Don't worry: I never even left the drawing board.
Aim the Third: Stop The Bitterness!
Hollow laughter from certain corners of Peterborough, Essex/the high seas and deepest darkest Turkey to this one, I'm sure... But I'm thinking that maybe, finally, 2011, at the age of 30, should be the year when I stop hating all women in the world.
Wow, you think I'm kidding! I'm really not! Ask them people up there in those far-flung places! I do. With very few exceptions (Peterborough, Essex/the high seas and deepest darkest Turkey xx) I hate all women. That's usually fine - women all over the world are having a fantastic time of it all despite my hatred of them - and really only impacts on me when they bloody dare to do the same bloody thing as me.
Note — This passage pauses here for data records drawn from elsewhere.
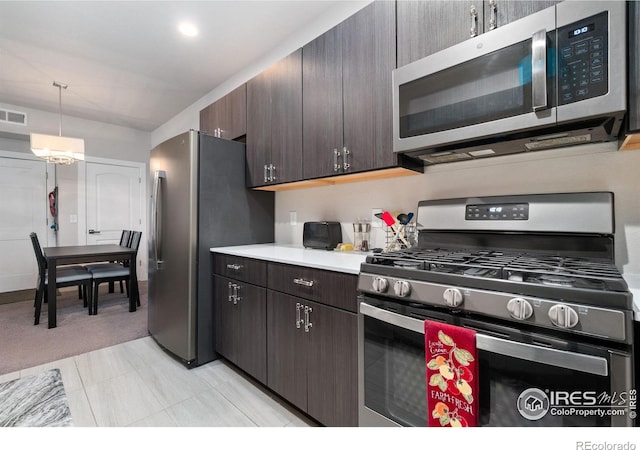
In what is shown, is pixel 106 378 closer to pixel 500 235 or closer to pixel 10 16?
pixel 500 235

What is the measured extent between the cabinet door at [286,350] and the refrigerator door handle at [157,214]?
1.29m

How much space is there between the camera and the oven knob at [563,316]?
77 centimetres

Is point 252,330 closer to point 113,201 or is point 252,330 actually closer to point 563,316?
point 563,316

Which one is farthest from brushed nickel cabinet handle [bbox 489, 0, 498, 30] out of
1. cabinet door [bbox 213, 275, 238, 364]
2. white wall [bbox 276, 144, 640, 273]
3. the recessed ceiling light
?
the recessed ceiling light

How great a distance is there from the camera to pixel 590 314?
76cm

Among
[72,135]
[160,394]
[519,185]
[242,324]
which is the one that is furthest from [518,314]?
[72,135]

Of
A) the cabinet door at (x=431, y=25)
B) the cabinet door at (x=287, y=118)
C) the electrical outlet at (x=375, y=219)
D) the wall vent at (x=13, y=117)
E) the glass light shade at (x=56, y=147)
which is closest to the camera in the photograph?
the cabinet door at (x=431, y=25)

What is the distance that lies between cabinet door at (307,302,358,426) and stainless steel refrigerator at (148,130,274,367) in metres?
1.10

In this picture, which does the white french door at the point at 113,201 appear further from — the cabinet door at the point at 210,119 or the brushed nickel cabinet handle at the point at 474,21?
the brushed nickel cabinet handle at the point at 474,21

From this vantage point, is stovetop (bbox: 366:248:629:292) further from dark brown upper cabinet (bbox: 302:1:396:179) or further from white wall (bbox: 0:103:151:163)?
white wall (bbox: 0:103:151:163)

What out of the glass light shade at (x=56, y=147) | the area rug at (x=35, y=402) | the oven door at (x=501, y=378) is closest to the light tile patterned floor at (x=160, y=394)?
the area rug at (x=35, y=402)

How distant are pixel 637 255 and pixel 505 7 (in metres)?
1.13

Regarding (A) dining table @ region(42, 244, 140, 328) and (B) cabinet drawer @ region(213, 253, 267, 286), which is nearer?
(B) cabinet drawer @ region(213, 253, 267, 286)

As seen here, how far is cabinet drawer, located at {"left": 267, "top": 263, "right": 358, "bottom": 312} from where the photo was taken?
1.36 meters
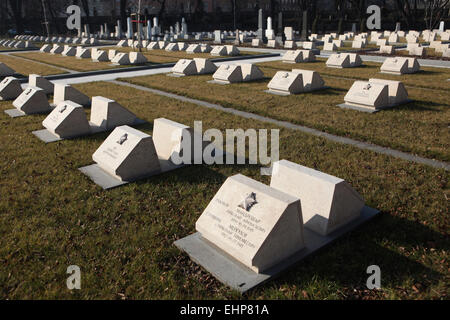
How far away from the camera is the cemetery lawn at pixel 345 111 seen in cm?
870

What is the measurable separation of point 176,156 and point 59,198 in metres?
2.34

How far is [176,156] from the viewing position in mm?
7520

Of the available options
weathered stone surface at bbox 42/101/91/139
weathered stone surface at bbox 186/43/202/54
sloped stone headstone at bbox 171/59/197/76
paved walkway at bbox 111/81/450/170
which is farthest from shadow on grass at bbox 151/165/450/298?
weathered stone surface at bbox 186/43/202/54

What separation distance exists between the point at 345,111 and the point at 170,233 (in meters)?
8.07

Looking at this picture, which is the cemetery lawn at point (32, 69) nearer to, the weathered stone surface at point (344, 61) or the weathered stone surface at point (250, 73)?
the weathered stone surface at point (250, 73)

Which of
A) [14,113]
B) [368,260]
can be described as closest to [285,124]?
[368,260]

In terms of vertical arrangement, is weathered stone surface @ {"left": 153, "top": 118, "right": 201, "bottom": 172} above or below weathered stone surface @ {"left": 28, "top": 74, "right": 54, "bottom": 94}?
below

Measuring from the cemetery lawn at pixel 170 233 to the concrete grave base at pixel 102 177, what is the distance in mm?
150

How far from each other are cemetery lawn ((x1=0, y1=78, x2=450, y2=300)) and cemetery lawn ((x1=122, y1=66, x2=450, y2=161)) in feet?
4.02

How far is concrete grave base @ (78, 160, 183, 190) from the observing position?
6.70 m

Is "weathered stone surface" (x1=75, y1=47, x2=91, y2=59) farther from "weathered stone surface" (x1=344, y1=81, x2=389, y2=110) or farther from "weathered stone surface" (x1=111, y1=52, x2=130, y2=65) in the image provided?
"weathered stone surface" (x1=344, y1=81, x2=389, y2=110)

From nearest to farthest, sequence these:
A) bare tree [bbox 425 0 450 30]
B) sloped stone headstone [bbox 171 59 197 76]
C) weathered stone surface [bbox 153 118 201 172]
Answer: weathered stone surface [bbox 153 118 201 172], sloped stone headstone [bbox 171 59 197 76], bare tree [bbox 425 0 450 30]

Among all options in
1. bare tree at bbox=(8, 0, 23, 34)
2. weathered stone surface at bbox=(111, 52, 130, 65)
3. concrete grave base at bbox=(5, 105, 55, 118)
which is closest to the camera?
concrete grave base at bbox=(5, 105, 55, 118)
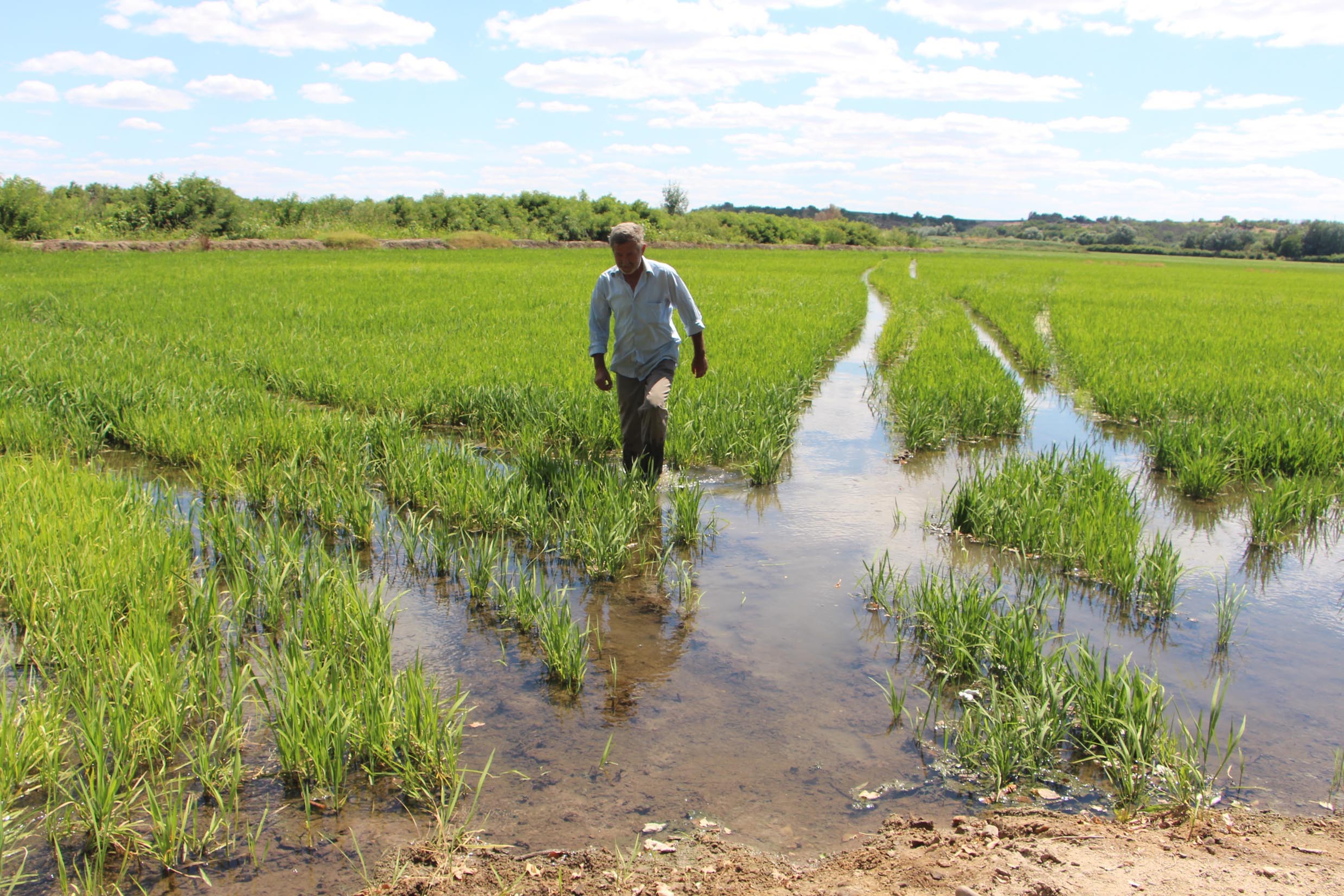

So, when I was 14 and thought I was a good singer (I was not) I got that oh-so-special knot in my stomach when confronted with Louise Wener, Justine Fricshmann and that keyboard bird out of Pulp. (She didn't even sing, I don't think. So unfair of me) And now, I think I'm a good writer (I really don't. A good writer would not need so many parenthetical interludes. Say, whatever did happen to Zoe "Brackets" Williams? OOH! I'm so delicious!) so it's whoever happens to write something good, especially if they're unpaid and/or younger than me, that now makes me grind my teeth into a pointless talc.
I have no idea why I have this reaction. Hungry for attention? Daddy never loved me? Sociopathic bitch? Can't fuck their bodies, so need to fuck their minds (not like that)? Or everybody feels like this all of the time, but no-one would be so crass as to mention it in their blog? Everything but the last, let's hope. Whatever. It's getting too expensive in clothing to hulk out every time someone female on Twitter gets praised or retweeted.
So no more. Carry on, ladies of the world. I am behind you 100%, unless you continually tweet "hello to my new followers!" and "Thanks for the follow fridays!" when you are UTTERLY UNDESERVING OF EITHER.
OK...no more from now.
Aim the Fourth: Go On An Impulse Trip To Vegas With Someone Off Twitter
Or something equally as rash and stupid that seems like it will be like a brilliant offbeat movie but would instantly descend into a gordian knot of practical impossibilities and sullen disagreements and no-one would win any money or expand the realms of their consciousness or see Celine Dion or anything.
My need to go to Vegas is now reaching unbearable levels, though. Dear Jim...
Aim the Fifth: Give It A Cigarrest
Finally, one that's possible. And has worked for five days now! Not a whiff of beautiful, life-sapping smoke has entered my lungs since Sunday, expect for when I frenched that startled tramp in the bus stop on Wednesday night. He hadn't even been smoking - I just had a funny turn. (The smoke in that instance came from our burning sexual compatibility) And I don't miss it at all. Here is photographic evidence of me not missing it.
That is not me. I would kill for those arms, and I would also kill whoever gave me that fringe. Then skin them, then dry out their skin over a period of several years, then crumble the skin into flakes, then roll it up in a rizla, then swap it with a local friendly cannibal (a fine young one, perhaps? Oooh-ma-hahaaa!) for a packet of Marlboro silvers.
I have given up before. It lasted, I think, about 18 months. But I think that's because I didn't give myself strict guidelines. So this time, I will not smoke unless one of these circumstances should befall me:
- walking over a bridge at night while listening to Kind Of Blue
- needing to prove that I am cool in awkward social situations when acres of sparkling banter has not suddenly made itself available to my front-brain after 30 goddamn years of skulking around the inaccessible hinterland of my back-brain
- dispersing clouds of mosquitoes
- creating an unspoken bond with dangerous-looking youths at bus stops
- or because I really want to.
It'll all go fabulously, I'm sure.
Updates to follow as and when they become relevant.